CHALLENGE: Copy out every line in the entries below that contains the word "headlight".
===== DATA
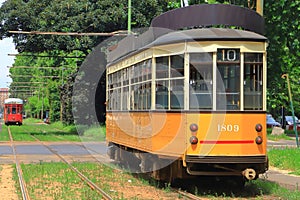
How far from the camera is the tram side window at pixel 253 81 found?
11352 mm

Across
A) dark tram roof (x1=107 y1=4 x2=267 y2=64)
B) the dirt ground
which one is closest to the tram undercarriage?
dark tram roof (x1=107 y1=4 x2=267 y2=64)

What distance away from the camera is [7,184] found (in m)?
13.6

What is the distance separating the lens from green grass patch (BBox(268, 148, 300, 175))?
17.0 m

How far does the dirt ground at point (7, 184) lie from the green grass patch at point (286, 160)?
7.76m

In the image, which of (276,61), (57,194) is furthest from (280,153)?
(276,61)

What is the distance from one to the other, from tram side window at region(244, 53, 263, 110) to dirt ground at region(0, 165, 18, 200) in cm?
498

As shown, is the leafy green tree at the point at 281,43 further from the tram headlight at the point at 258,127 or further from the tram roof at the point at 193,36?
the tram headlight at the point at 258,127

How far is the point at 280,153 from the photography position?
1950cm

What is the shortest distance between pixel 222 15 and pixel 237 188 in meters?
3.93

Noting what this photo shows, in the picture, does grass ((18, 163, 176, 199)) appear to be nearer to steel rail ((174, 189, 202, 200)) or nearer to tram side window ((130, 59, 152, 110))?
steel rail ((174, 189, 202, 200))

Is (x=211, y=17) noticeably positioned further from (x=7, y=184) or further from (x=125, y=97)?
(x=7, y=184)

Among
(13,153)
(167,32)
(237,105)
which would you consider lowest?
(13,153)

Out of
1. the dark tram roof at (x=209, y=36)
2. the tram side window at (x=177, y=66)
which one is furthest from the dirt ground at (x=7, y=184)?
the dark tram roof at (x=209, y=36)

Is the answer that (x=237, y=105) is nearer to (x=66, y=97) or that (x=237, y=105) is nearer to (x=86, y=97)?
(x=86, y=97)
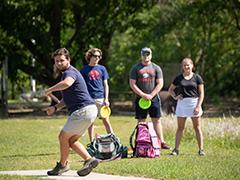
==========
COMPLETE OUTPUT:
As shown, is the leafy green tree at the point at 281,43 further from the tram headlight at the point at 258,127 or further from the tram roof at the point at 193,36?
the tram headlight at the point at 258,127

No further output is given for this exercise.